In a single-subnet home network, all wired or wireless segments must be bridged transparently. When an integrated router is added to this existing network (for wireless or Ethernet switching), the integrated device must either:

  • Turn off its own router functionality and only operate as a wireless AP or bridge, or
  • Provide multiple LAN ports and clearly instruct users to connect all segment cables to LAN ports only and to avoid any use of the WAN port (see Figure 3).

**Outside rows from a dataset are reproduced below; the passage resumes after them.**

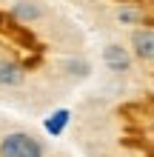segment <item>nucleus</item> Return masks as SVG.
<instances>
[{
  "mask_svg": "<svg viewBox=\"0 0 154 157\" xmlns=\"http://www.w3.org/2000/svg\"><path fill=\"white\" fill-rule=\"evenodd\" d=\"M0 157H43V146L29 134H9L0 143Z\"/></svg>",
  "mask_w": 154,
  "mask_h": 157,
  "instance_id": "obj_1",
  "label": "nucleus"
},
{
  "mask_svg": "<svg viewBox=\"0 0 154 157\" xmlns=\"http://www.w3.org/2000/svg\"><path fill=\"white\" fill-rule=\"evenodd\" d=\"M131 46H134V54H137L140 60H154V32L151 29L134 32Z\"/></svg>",
  "mask_w": 154,
  "mask_h": 157,
  "instance_id": "obj_2",
  "label": "nucleus"
},
{
  "mask_svg": "<svg viewBox=\"0 0 154 157\" xmlns=\"http://www.w3.org/2000/svg\"><path fill=\"white\" fill-rule=\"evenodd\" d=\"M103 60H106L111 69H117V71L129 69V54H126V52L120 49V46H108V49L103 52Z\"/></svg>",
  "mask_w": 154,
  "mask_h": 157,
  "instance_id": "obj_3",
  "label": "nucleus"
},
{
  "mask_svg": "<svg viewBox=\"0 0 154 157\" xmlns=\"http://www.w3.org/2000/svg\"><path fill=\"white\" fill-rule=\"evenodd\" d=\"M20 80H23V71H20V66L0 60V83H3V86H14V83H20Z\"/></svg>",
  "mask_w": 154,
  "mask_h": 157,
  "instance_id": "obj_4",
  "label": "nucleus"
},
{
  "mask_svg": "<svg viewBox=\"0 0 154 157\" xmlns=\"http://www.w3.org/2000/svg\"><path fill=\"white\" fill-rule=\"evenodd\" d=\"M66 123H69V112H66V109H60V112H54L46 120V132L49 134H60L63 128H66Z\"/></svg>",
  "mask_w": 154,
  "mask_h": 157,
  "instance_id": "obj_5",
  "label": "nucleus"
},
{
  "mask_svg": "<svg viewBox=\"0 0 154 157\" xmlns=\"http://www.w3.org/2000/svg\"><path fill=\"white\" fill-rule=\"evenodd\" d=\"M14 14L20 17V20H29V17H37V9L29 6V3H20V6L14 9Z\"/></svg>",
  "mask_w": 154,
  "mask_h": 157,
  "instance_id": "obj_6",
  "label": "nucleus"
},
{
  "mask_svg": "<svg viewBox=\"0 0 154 157\" xmlns=\"http://www.w3.org/2000/svg\"><path fill=\"white\" fill-rule=\"evenodd\" d=\"M120 20L123 23H134V20H140V14L134 12V9H123V12H120Z\"/></svg>",
  "mask_w": 154,
  "mask_h": 157,
  "instance_id": "obj_7",
  "label": "nucleus"
}]
</instances>
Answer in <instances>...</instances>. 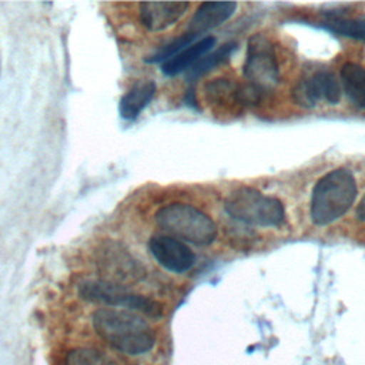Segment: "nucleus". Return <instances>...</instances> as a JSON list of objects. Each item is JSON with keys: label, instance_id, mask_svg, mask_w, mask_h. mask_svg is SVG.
<instances>
[{"label": "nucleus", "instance_id": "1", "mask_svg": "<svg viewBox=\"0 0 365 365\" xmlns=\"http://www.w3.org/2000/svg\"><path fill=\"white\" fill-rule=\"evenodd\" d=\"M96 332L113 348L128 355L148 352L155 335L148 322L137 312L121 308H100L93 314Z\"/></svg>", "mask_w": 365, "mask_h": 365}, {"label": "nucleus", "instance_id": "2", "mask_svg": "<svg viewBox=\"0 0 365 365\" xmlns=\"http://www.w3.org/2000/svg\"><path fill=\"white\" fill-rule=\"evenodd\" d=\"M356 181L351 170L339 167L322 175L312 188L309 217L324 227L341 218L355 202Z\"/></svg>", "mask_w": 365, "mask_h": 365}, {"label": "nucleus", "instance_id": "3", "mask_svg": "<svg viewBox=\"0 0 365 365\" xmlns=\"http://www.w3.org/2000/svg\"><path fill=\"white\" fill-rule=\"evenodd\" d=\"M154 220L167 235L195 245H210L218 232L210 215L184 202L163 205L154 214Z\"/></svg>", "mask_w": 365, "mask_h": 365}, {"label": "nucleus", "instance_id": "4", "mask_svg": "<svg viewBox=\"0 0 365 365\" xmlns=\"http://www.w3.org/2000/svg\"><path fill=\"white\" fill-rule=\"evenodd\" d=\"M224 210L231 218L257 227H278L285 220L281 200L251 187L231 191L224 200Z\"/></svg>", "mask_w": 365, "mask_h": 365}, {"label": "nucleus", "instance_id": "5", "mask_svg": "<svg viewBox=\"0 0 365 365\" xmlns=\"http://www.w3.org/2000/svg\"><path fill=\"white\" fill-rule=\"evenodd\" d=\"M247 83L262 91H272L279 81V66L271 40L262 34H252L247 43L242 66Z\"/></svg>", "mask_w": 365, "mask_h": 365}, {"label": "nucleus", "instance_id": "6", "mask_svg": "<svg viewBox=\"0 0 365 365\" xmlns=\"http://www.w3.org/2000/svg\"><path fill=\"white\" fill-rule=\"evenodd\" d=\"M78 294L83 299L91 302H101L110 307H120L121 309L133 311L137 314H145L157 317L161 314L158 302L128 291L124 285L108 282L104 279L84 281L78 285Z\"/></svg>", "mask_w": 365, "mask_h": 365}, {"label": "nucleus", "instance_id": "7", "mask_svg": "<svg viewBox=\"0 0 365 365\" xmlns=\"http://www.w3.org/2000/svg\"><path fill=\"white\" fill-rule=\"evenodd\" d=\"M341 83L336 76L325 68L305 73L292 90L294 101L304 107L312 108L321 100L328 104H338L341 100Z\"/></svg>", "mask_w": 365, "mask_h": 365}, {"label": "nucleus", "instance_id": "8", "mask_svg": "<svg viewBox=\"0 0 365 365\" xmlns=\"http://www.w3.org/2000/svg\"><path fill=\"white\" fill-rule=\"evenodd\" d=\"M97 265L104 281L120 284L137 279L141 275V267L127 250L115 242H107L98 250Z\"/></svg>", "mask_w": 365, "mask_h": 365}, {"label": "nucleus", "instance_id": "9", "mask_svg": "<svg viewBox=\"0 0 365 365\" xmlns=\"http://www.w3.org/2000/svg\"><path fill=\"white\" fill-rule=\"evenodd\" d=\"M148 250L154 259L171 272H185L195 264V254L182 241L167 234H155L148 240Z\"/></svg>", "mask_w": 365, "mask_h": 365}, {"label": "nucleus", "instance_id": "10", "mask_svg": "<svg viewBox=\"0 0 365 365\" xmlns=\"http://www.w3.org/2000/svg\"><path fill=\"white\" fill-rule=\"evenodd\" d=\"M188 9L187 1H145L138 6V17L147 30L161 31L175 24Z\"/></svg>", "mask_w": 365, "mask_h": 365}, {"label": "nucleus", "instance_id": "11", "mask_svg": "<svg viewBox=\"0 0 365 365\" xmlns=\"http://www.w3.org/2000/svg\"><path fill=\"white\" fill-rule=\"evenodd\" d=\"M237 10V3L232 1H208L202 3L194 13L187 31L200 36L227 21Z\"/></svg>", "mask_w": 365, "mask_h": 365}, {"label": "nucleus", "instance_id": "12", "mask_svg": "<svg viewBox=\"0 0 365 365\" xmlns=\"http://www.w3.org/2000/svg\"><path fill=\"white\" fill-rule=\"evenodd\" d=\"M157 86L153 80H137L120 98L118 113L124 120L137 118L141 111L151 103Z\"/></svg>", "mask_w": 365, "mask_h": 365}, {"label": "nucleus", "instance_id": "13", "mask_svg": "<svg viewBox=\"0 0 365 365\" xmlns=\"http://www.w3.org/2000/svg\"><path fill=\"white\" fill-rule=\"evenodd\" d=\"M217 40L214 36H207L200 38L198 41H194L192 44L187 46L180 53L174 54L168 60H165L161 64V71L165 76H177L178 73H182L192 67L202 56H205L211 48L215 46Z\"/></svg>", "mask_w": 365, "mask_h": 365}, {"label": "nucleus", "instance_id": "14", "mask_svg": "<svg viewBox=\"0 0 365 365\" xmlns=\"http://www.w3.org/2000/svg\"><path fill=\"white\" fill-rule=\"evenodd\" d=\"M339 83L349 101L358 108H365V67L345 63L339 70Z\"/></svg>", "mask_w": 365, "mask_h": 365}, {"label": "nucleus", "instance_id": "15", "mask_svg": "<svg viewBox=\"0 0 365 365\" xmlns=\"http://www.w3.org/2000/svg\"><path fill=\"white\" fill-rule=\"evenodd\" d=\"M322 23L324 27L332 33L365 41V17H344L328 14Z\"/></svg>", "mask_w": 365, "mask_h": 365}, {"label": "nucleus", "instance_id": "16", "mask_svg": "<svg viewBox=\"0 0 365 365\" xmlns=\"http://www.w3.org/2000/svg\"><path fill=\"white\" fill-rule=\"evenodd\" d=\"M235 48H237V43L228 41V43L222 44L221 47H218L217 50H214V51H211V53L208 51V53H207L205 56H202L192 67L188 68V71H187V78H190V81H194V80H197L198 77H201L202 74L211 71L214 67H217V66H220L221 63L227 61V60L231 57L232 51H235Z\"/></svg>", "mask_w": 365, "mask_h": 365}, {"label": "nucleus", "instance_id": "17", "mask_svg": "<svg viewBox=\"0 0 365 365\" xmlns=\"http://www.w3.org/2000/svg\"><path fill=\"white\" fill-rule=\"evenodd\" d=\"M64 365H113V362L96 348H74L67 352Z\"/></svg>", "mask_w": 365, "mask_h": 365}, {"label": "nucleus", "instance_id": "18", "mask_svg": "<svg viewBox=\"0 0 365 365\" xmlns=\"http://www.w3.org/2000/svg\"><path fill=\"white\" fill-rule=\"evenodd\" d=\"M197 38V36L185 31L181 36H178L177 38L168 41L167 44L161 46L158 50H155L150 57H147L145 60L148 63H164L165 60H168L170 57H173L174 54L180 53L181 50H184L187 46L192 44L194 40Z\"/></svg>", "mask_w": 365, "mask_h": 365}, {"label": "nucleus", "instance_id": "19", "mask_svg": "<svg viewBox=\"0 0 365 365\" xmlns=\"http://www.w3.org/2000/svg\"><path fill=\"white\" fill-rule=\"evenodd\" d=\"M355 217H356L359 221H365V194H364V197L361 198L359 204L356 205Z\"/></svg>", "mask_w": 365, "mask_h": 365}]
</instances>
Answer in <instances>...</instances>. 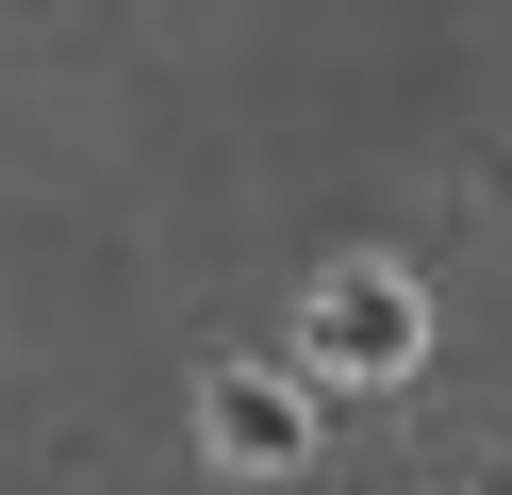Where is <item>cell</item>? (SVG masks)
<instances>
[{"instance_id":"6da1fadb","label":"cell","mask_w":512,"mask_h":495,"mask_svg":"<svg viewBox=\"0 0 512 495\" xmlns=\"http://www.w3.org/2000/svg\"><path fill=\"white\" fill-rule=\"evenodd\" d=\"M430 363V297H413V264H331L314 281V330H298V380H413Z\"/></svg>"},{"instance_id":"7a4b0ae2","label":"cell","mask_w":512,"mask_h":495,"mask_svg":"<svg viewBox=\"0 0 512 495\" xmlns=\"http://www.w3.org/2000/svg\"><path fill=\"white\" fill-rule=\"evenodd\" d=\"M199 429H215V462H232V479H281V462H314V380L232 363V380L199 396Z\"/></svg>"}]
</instances>
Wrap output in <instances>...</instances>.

Microsoft further recommends including double NAT detection functionality in the home router. When an integrated router obtains a private IPv4 address for its WAN port through the Dynamic Host Configuration Protocol (DHCP), it is most likely due to a double NAT configuration. In contrast, a private IPv4 address obtained through Point-to-Point Protocol over Ethernet (PPPoE), Layer Two Tunneling Protocol (L2TP), or similar WAN/ISP mechanisms are most likely due to an ISP service that is limited to private IPv4 addresses, and is not necessarily an indication of misconfiguration. This is not an entirely accurate technique for detecting double NATs. For example, a DHCP server may be purposefully configured to hand out private IPv4 addresses. Microsoft strongly recommends that customers be warned about the potential network misconfiguration and provided guidelines for fixing the problem.

Figure 3: Router functionality bypass (LAN switching)

When to expect the full version

Current IPv6 functionality is still in the dark ages with its command-line-only interface. Microsoft is slated to release Windows XP Service Pack 1 on August 14, 2002. One of the significant changes will be in the area of IPv6. With XP SP1, Microsoft will release a fully supported, fully GUI-integrated version of IPv6. With this much backing from Microsoft, you can be sure IPv6 will slowly begin to supplant IPv4 as organizations acquire hardware and software that can support it.